Given exercise —
Reproduce the material below word for word, from the first line to the last.

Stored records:
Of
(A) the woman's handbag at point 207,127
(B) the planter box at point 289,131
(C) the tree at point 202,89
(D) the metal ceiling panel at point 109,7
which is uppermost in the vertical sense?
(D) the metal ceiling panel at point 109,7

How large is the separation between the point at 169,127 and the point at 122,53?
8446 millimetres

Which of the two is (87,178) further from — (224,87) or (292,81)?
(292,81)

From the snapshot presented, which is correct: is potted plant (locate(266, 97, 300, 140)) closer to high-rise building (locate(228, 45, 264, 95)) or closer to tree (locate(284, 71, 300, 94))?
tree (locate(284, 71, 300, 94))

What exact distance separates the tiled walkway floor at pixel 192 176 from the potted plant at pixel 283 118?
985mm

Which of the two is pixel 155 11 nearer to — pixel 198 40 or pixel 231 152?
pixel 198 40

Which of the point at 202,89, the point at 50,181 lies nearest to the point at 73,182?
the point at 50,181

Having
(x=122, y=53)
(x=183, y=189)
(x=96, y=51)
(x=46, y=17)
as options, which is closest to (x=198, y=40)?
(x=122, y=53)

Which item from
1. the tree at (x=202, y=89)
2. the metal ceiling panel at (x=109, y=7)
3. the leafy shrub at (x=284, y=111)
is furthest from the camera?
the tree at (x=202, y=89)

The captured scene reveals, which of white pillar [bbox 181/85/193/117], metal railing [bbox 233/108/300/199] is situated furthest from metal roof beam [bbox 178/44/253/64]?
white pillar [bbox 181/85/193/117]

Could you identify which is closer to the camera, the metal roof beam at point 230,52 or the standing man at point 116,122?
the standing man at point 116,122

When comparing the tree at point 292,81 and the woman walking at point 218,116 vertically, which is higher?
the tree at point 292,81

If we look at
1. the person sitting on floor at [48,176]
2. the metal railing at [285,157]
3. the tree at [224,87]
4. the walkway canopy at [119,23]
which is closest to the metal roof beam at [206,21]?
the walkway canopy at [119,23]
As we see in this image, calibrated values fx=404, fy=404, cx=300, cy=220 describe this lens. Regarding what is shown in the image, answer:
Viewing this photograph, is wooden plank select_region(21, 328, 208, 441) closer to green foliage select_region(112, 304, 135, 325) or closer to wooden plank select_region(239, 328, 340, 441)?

The answer —
Of
(A) the woman's handbag at point 207,127
(B) the planter box at point 289,131
(C) the tree at point 202,89
(D) the metal ceiling panel at point 109,7
which is uppermost in the vertical sense?
(D) the metal ceiling panel at point 109,7

How large is the separation between the point at 169,127 and the point at 122,53?
8446 millimetres

Which of the two is (87,178) further from — (224,87) or (292,81)?
(292,81)

From the snapshot presented, which is correct: is potted plant (locate(266, 97, 300, 140)) closer to high-rise building (locate(228, 45, 264, 95)) or closer to tree (locate(284, 71, 300, 94))?
tree (locate(284, 71, 300, 94))

What exact distance separates the tiled walkway floor at pixel 192 176 from the potted plant at pixel 283 118?
985mm

Which of the two is pixel 155 11 nearer to — pixel 198 40 or pixel 231 152?
pixel 198 40

Which of the point at 202,89, the point at 50,181 lies nearest to the point at 73,182?
the point at 50,181

Having
(x=122, y=53)
(x=183, y=189)
(x=96, y=51)
(x=46, y=17)
as options, which is closest to (x=198, y=40)?
(x=122, y=53)

Which item from
1. the tree at (x=202, y=89)
2. the metal ceiling panel at (x=109, y=7)
3. the leafy shrub at (x=284, y=111)
is furthest from the camera?
the tree at (x=202, y=89)

The captured scene reveals, which of white pillar [bbox 181/85/193/117], metal railing [bbox 233/108/300/199] is situated furthest from metal roof beam [bbox 178/44/253/64]?
white pillar [bbox 181/85/193/117]

Could you identify which is closer to the camera, the metal roof beam at point 230,52 or the standing man at point 116,122?
the standing man at point 116,122

When comparing the tree at point 292,81 and the woman walking at point 218,116 vertically, which is higher?
the tree at point 292,81

If we look at
1. the person sitting on floor at [48,176]
2. the metal railing at [285,157]
3. the tree at [224,87]
4. the walkway canopy at [119,23]
which is closest to the metal roof beam at [206,21]?
the walkway canopy at [119,23]
As we see in this image, calibrated values fx=404, fy=404, cx=300, cy=220 describe this lens. Regarding what is shown in the image, answer:
Viewing this photograph, is wooden plank select_region(21, 328, 208, 441) closer to green foliage select_region(112, 304, 135, 325) or closer to wooden plank select_region(239, 328, 340, 441)?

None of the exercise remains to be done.